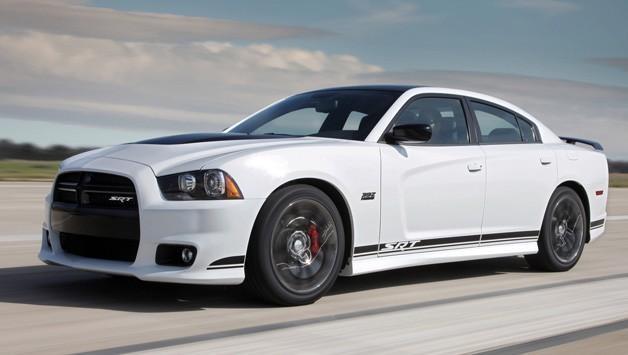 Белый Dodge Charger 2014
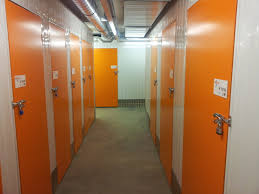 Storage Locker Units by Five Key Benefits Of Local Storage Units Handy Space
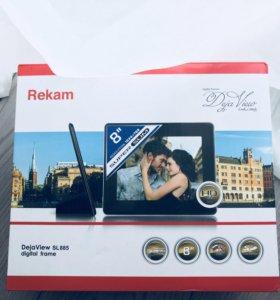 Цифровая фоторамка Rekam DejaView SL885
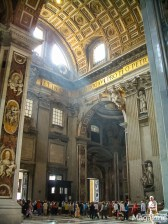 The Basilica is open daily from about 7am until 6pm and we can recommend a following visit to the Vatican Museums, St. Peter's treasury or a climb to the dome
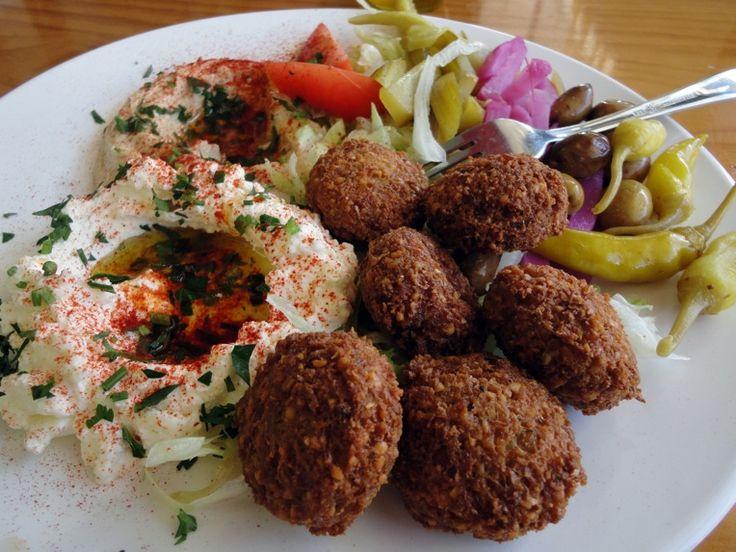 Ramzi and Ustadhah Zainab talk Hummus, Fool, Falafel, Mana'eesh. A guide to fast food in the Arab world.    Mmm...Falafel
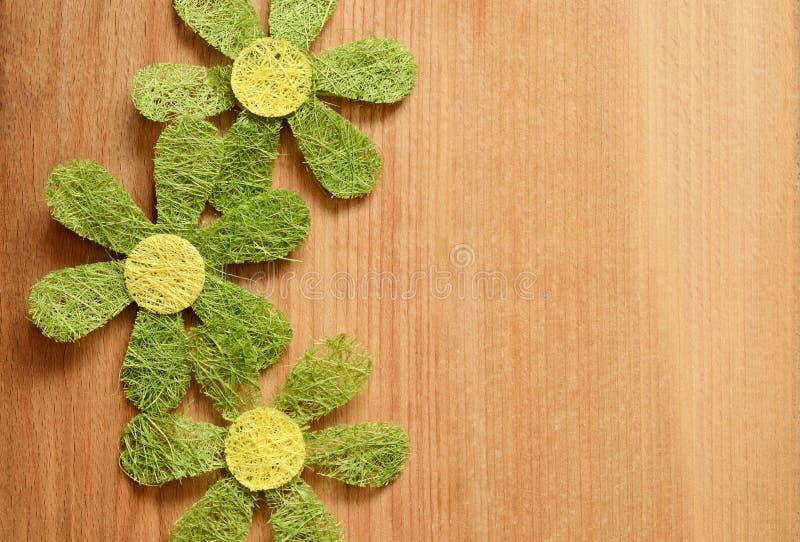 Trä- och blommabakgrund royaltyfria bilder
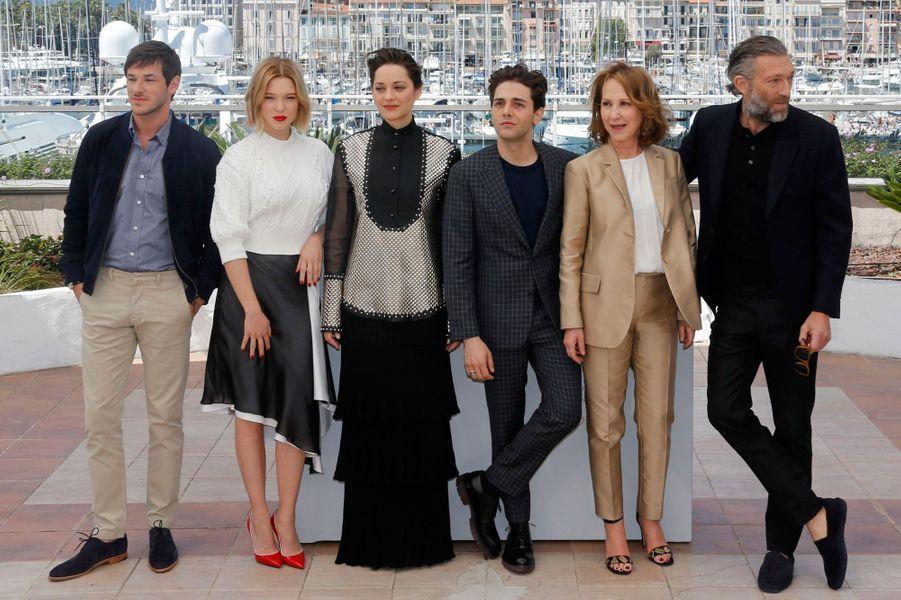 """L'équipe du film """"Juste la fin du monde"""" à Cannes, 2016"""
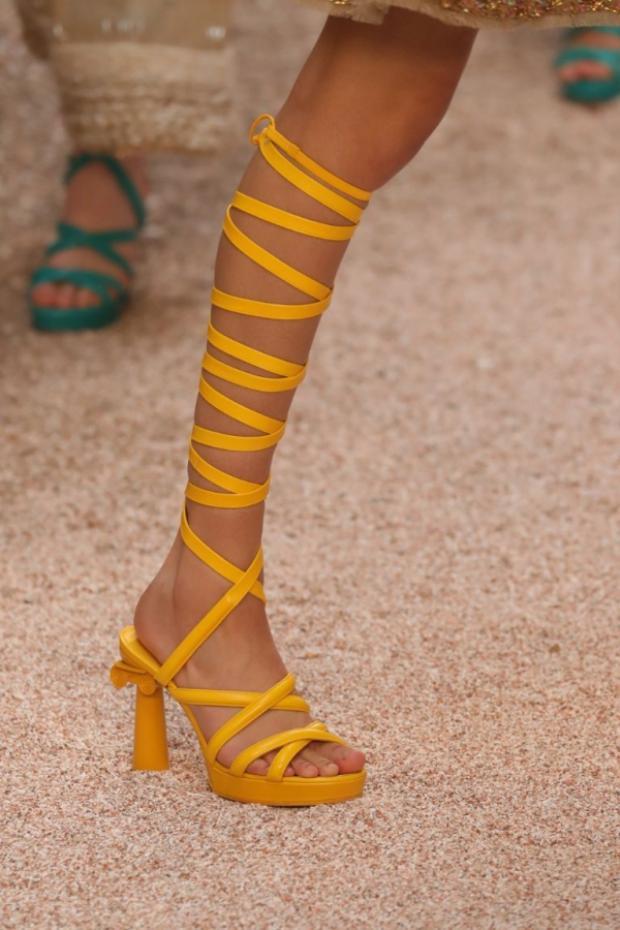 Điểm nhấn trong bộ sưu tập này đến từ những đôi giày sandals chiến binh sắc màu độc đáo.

# TASK
The lines to retype run from the one containing "Trä- och blommabakgrund royaltyfria bilder" through the last line of the records above; write them exactly and skip the pictures.

# EXERCISE OUTPUT
 Trä- och blommabakgrund royaltyfria bilder
 """L'équipe du film """"Juste la fin du monde"""" à Cannes, 2016"""
 Điểm nhấn trong bộ sưu tập này đến từ những đôi giày sandals chiến binh sắc màu độc đáo.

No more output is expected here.